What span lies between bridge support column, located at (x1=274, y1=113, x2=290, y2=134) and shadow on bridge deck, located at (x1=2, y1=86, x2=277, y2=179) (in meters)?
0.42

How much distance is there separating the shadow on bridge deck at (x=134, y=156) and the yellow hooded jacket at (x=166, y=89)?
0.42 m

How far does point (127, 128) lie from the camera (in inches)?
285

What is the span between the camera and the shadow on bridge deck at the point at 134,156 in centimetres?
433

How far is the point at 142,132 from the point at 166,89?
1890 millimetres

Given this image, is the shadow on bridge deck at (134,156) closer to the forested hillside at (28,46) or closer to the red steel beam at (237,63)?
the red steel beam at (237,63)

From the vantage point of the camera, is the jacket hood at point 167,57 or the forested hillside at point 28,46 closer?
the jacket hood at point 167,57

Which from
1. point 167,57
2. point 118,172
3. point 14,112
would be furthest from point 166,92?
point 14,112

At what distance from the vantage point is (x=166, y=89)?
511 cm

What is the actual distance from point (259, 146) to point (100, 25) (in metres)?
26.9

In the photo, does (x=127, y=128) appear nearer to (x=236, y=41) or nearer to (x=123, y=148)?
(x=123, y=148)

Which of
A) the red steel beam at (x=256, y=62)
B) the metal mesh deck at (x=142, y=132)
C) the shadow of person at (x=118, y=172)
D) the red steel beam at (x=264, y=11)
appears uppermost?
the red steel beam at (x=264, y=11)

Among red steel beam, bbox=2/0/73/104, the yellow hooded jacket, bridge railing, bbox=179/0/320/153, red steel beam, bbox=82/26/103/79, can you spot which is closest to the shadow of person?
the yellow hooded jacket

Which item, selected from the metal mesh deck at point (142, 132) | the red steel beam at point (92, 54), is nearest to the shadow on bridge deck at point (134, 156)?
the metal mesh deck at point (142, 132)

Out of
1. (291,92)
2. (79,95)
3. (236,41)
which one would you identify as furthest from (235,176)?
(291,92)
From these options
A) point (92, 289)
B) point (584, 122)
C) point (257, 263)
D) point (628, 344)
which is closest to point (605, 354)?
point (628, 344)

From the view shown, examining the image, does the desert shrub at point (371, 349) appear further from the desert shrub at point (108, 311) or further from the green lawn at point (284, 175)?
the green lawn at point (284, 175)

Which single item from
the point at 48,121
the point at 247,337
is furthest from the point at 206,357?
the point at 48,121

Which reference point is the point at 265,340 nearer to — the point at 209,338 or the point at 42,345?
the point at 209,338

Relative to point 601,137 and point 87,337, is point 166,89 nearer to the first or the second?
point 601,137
##############################
Rewrite every line of the records above as a numbered list, leaving out the blank lines.

1. What span lies between bridge support column, located at (x1=274, y1=113, x2=290, y2=134) and shadow on bridge deck, located at (x1=2, y1=86, x2=277, y2=179) (in meters)?
2. 0.42
3. How much distance is there separating the shadow on bridge deck at (x=134, y=156) and the yellow hooded jacket at (x=166, y=89)?
4. 0.42 m
5. How far does point (127, 128) lie from the camera (in inches)?
6. 285
7. What is the span between the camera and the shadow on bridge deck at the point at 134,156 in centimetres?
8. 433
9. How far is the point at 142,132 from the point at 166,89?
10. 1890 millimetres
11. Given this image, is the shadow on bridge deck at (134,156) closer to the forested hillside at (28,46) or closer to the red steel beam at (237,63)?
12. the red steel beam at (237,63)
13. From the vantage point of the camera, is the jacket hood at point 167,57 or the forested hillside at point 28,46 closer?
14. the jacket hood at point 167,57
15. Which from
16. 1. point 167,57
17. 2. point 118,172
18. 3. point 14,112
19. would be furthest from point 166,92?
20. point 14,112
21. At what distance from the vantage point is (x=166, y=89)?
22. 511 cm
23. What is the actual distance from point (259, 146) to point (100, 25) (in metres)?
24. 26.9
25. In the photo, does (x=127, y=128) appear nearer to (x=236, y=41) or nearer to (x=123, y=148)?
26. (x=123, y=148)
27. Which of
28. A) the red steel beam at (x=256, y=62)
29. B) the metal mesh deck at (x=142, y=132)
30. C) the shadow of person at (x=118, y=172)
31. D) the red steel beam at (x=264, y=11)
32. appears uppermost?
33. the red steel beam at (x=264, y=11)
34. Among red steel beam, bbox=2/0/73/104, the yellow hooded jacket, bridge railing, bbox=179/0/320/153, red steel beam, bbox=82/26/103/79, can you spot which is closest to the shadow of person?
35. the yellow hooded jacket
36. Which item, selected from the metal mesh deck at point (142, 132) | the red steel beam at point (92, 54), is nearest to the shadow on bridge deck at point (134, 156)?
37. the metal mesh deck at point (142, 132)
38. Out of
39. 1. (291,92)
40. 2. (79,95)
41. 3. (236,41)
42. which one would you identify as furthest from (235,176)?
43. (291,92)
44. From these options
45. A) point (92, 289)
46. B) point (584, 122)
47. C) point (257, 263)
48. D) point (628, 344)
49. which is closest to point (605, 354)?
50. point (628, 344)
51. From the view shown, examining the image, does the desert shrub at point (371, 349) appear further from the desert shrub at point (108, 311) or further from the green lawn at point (284, 175)?
52. the green lawn at point (284, 175)
53. Which single item from
54. the point at 48,121
55. the point at 247,337
56. is furthest from the point at 206,357?
57. the point at 48,121
58. Which reference point is the point at 265,340 nearer to — the point at 209,338 or the point at 42,345?
59. the point at 209,338
60. Relative to point 601,137 and point 87,337, is point 166,89 nearer to the first or the second?
61. point 601,137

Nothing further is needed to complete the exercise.